Taking a “drive” down to the river with her little brother and sister onboard.

 

 

 

 

 

 

 

It was immediately apparent that “modernisation” had arrived when I saw the row of ugly yellow concrete pillars carrying solar-powered lights through the middle of the village and a single TV in a small village store attracting Bataks like moths to a candle with the most incongruous of teledramas from Manila and Korea. I could see that mobile phones were more prevalent, especially among the young men, but for me the most worrying arrival is the new catholic school armed with two loudspeakers that blast out religious proselytising for about an hour every night completely drowning out the once hypnotic sounds of the gurgling river, chirping frogs and crickets, and the laughter of children.
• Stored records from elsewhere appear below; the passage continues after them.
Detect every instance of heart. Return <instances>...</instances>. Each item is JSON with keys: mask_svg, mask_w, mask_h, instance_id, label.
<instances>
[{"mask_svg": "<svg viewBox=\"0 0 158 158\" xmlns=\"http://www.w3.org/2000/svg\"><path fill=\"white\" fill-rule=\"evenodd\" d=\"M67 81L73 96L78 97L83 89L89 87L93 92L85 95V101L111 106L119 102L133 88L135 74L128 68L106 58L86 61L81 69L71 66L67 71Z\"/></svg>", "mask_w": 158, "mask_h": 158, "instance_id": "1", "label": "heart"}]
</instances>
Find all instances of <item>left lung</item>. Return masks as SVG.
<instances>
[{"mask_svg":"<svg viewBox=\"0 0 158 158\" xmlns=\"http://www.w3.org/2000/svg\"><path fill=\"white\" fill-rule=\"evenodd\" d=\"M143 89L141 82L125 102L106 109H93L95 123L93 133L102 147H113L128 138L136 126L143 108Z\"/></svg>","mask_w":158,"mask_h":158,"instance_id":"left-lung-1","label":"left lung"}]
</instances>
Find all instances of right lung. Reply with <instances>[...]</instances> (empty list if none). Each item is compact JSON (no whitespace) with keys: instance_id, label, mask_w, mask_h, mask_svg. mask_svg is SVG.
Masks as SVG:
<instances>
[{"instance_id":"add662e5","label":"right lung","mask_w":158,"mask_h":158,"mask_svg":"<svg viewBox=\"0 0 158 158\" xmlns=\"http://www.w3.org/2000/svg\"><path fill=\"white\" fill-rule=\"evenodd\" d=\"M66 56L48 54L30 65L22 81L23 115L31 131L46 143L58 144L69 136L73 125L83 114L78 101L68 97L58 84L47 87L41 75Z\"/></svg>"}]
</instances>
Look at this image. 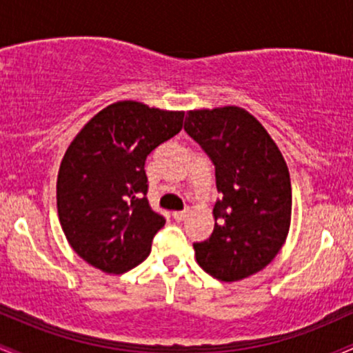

I was also dismayed by how religiocentric the teaching is in the new school, which is completely at odds with the traditional animist beliefs of the Bataks that have instilled a deep sense of respect and wonder for the natural world, rather than the purely exploitative attitude that is encouraged by having a biblical dominion over the earth. I know that it’s inevitable in such a devoutly catholic country as the Philippines but I hope and pray that these mountain people of the forest can retain some of their animist beliefs. But having said all of that it was still immensely refreshing for me to observe and photograph these beautiful people living a much more sustainable life than the majority of us in a very close community without walls, fences and barriers; everywhere you look there are people mingling, children laughing and playing together, babies and little children in slings on their mothers, fathers or older siblings, mothers breastfeeding their babies, communal cooking and eating, people making things or just generally chilling out.

 

It’s grooming time!

 

 

This beautiful little girl is a good example of the “negrito” heritage with her mop of curly hair.

 

This fruit was evidently quite a prize.

 

 

 

 

Driving his wheels over a suspension bridge at the upper end of the village. From there on you have to make numerous river crossings in the river to get up the valley, which can be quite hazardous after heavy rainfall.

 

A community meeting was arranged for me to be introduced and approved along with some other Centre for Sustainability business. The Bataks were originally very suspicious of the motives and obectives of the Centre for Sustainability and plenty of diplomacy and presuasion was required for them to be accepted as genuine working partners. As well as introducing myself it was immensely rewarding for me to be able to share some of my photos of them from 2010 at a subsequent meeting. They were so enthralled and when I had finished they asked to see them again. I have done so many photo presentations in my life and I’m quite sure that I have never enjoyed watching the audience as much as I did on this occasion as they pointed at the screen and laughed when they recognised each other. It was an absolute delight for me and a glowing affirmation of why I love to do what I do. It’s great to be published and win competitions but there can be no greater personal reward than this. I hope that one day a small booklet of my photos can be published and distributed among the familys in Kalakwasan.

 

 

There’s usually some activity on the village basketball court even if it’s raining!

 

He was a very sweet friendly young Batak who accompanied us on an Almaciga tapping expedition, which was carried out to implement new cutting and tapping procedures to ensure a sustainable yield. He always wanted to share his knowledge of edible plants in the forest with me. I marvelled at him scaling a tree to collect some fruit for us to sample. They really are people of the forest who have been climbing trees so instinctively from childhood.

 

 

 

 

 

 

 

Lito is the senior tree climber in the village who ascended the lofty almaciga trees during the cone collecting expedition.